Once you adhere to these seven principles there will still be some bumps in the road to success, that’s why purposeful patience is an added key to success. The Clean Technology Show Africa and Solar Power Africa is coming up later this year. We hope to see further regulatory certainty around licensing as well as what can and cannot be done in industry be specified during these events.

We rely on alternative energy sources (EE and RE projects) to succeed sustainably to localize manufacturing. For further guidance on how to get your clean energy project funded, you can click here.
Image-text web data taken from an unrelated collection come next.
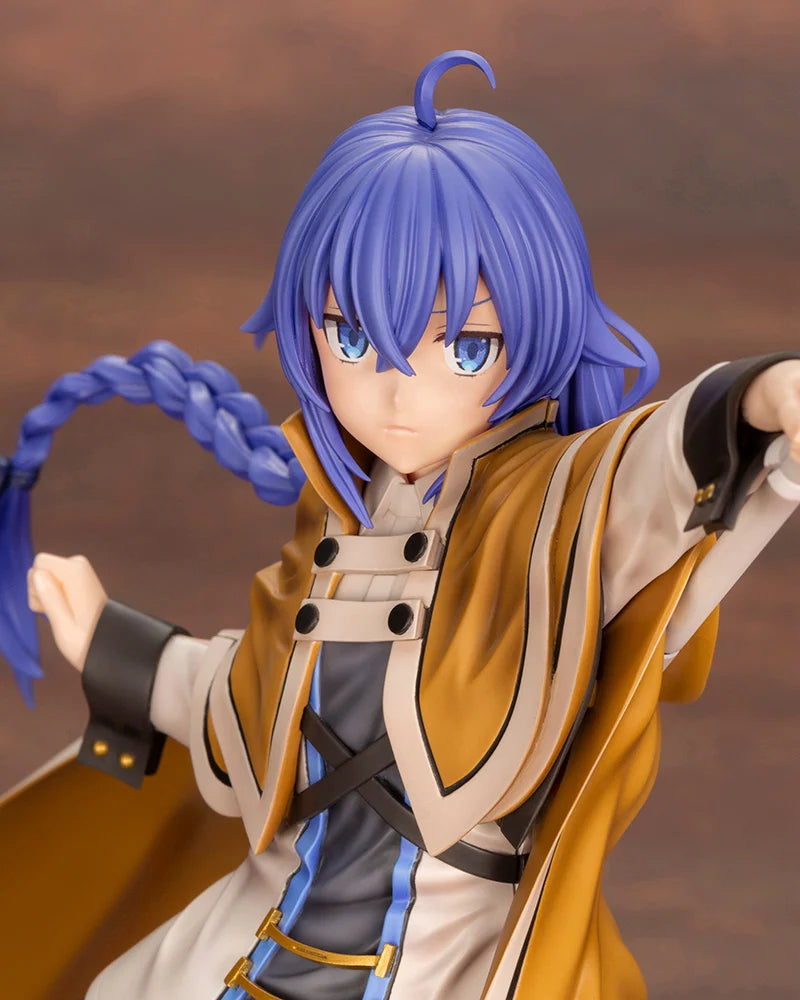 PRE-ORDER Kotobukiya - Mushoku Tensei: Jobless Reincarnation - Roxy Migurdia 1/8 [May 2025 Release]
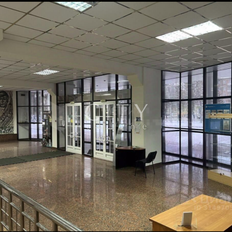 600 м², офис - изображение 1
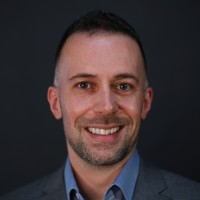Joshua Girard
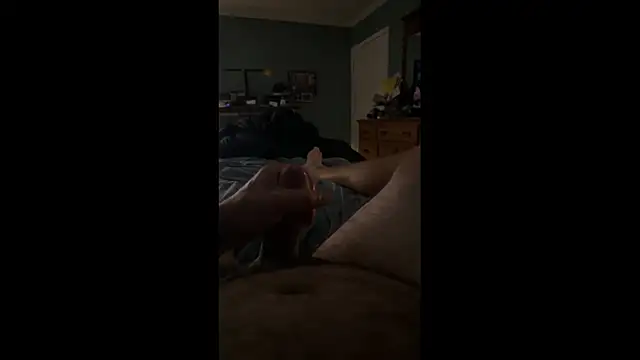 Beastyfuck online show from 20, 7, 2026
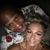 Becky Bodine Jackson's profile image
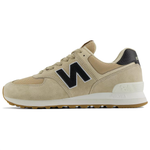 Кроссовки New Balance Nb 574
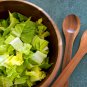 Romaine Lettuce (Lactuca L. var. longifolia) Vegetable 200 PCS Seeds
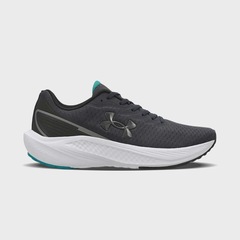 Tênis Under Armour Charged Wing 2 Unissex - Foto 1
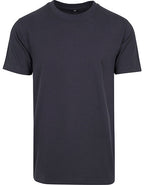 CustomChicas x Fellfreunde e.V - T-shirt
Further to implementing EE and RE projects, the localization strategy will be depending on energy regulations to succeed. In order to plan and implement successfully, the industry will need the timelines for licensing approvals, allowance of connectivity of energy producers, and processing efficiencies around getting those approvals and licenses out in time for projects to reach maturity to access finance.

If anything, thinking back to the initial impact of Covid-19 – the pandemic has proven that we need to localize manufacturing. We are committed to the cause to do everything in our power to help you succeed locally. With our experience and your solutions, we are busy laying the groundwork for the feasible implementation of EE and RE projects. Minister Patel, we are excited to see how this will EMPOWER your localization strategy to succeed.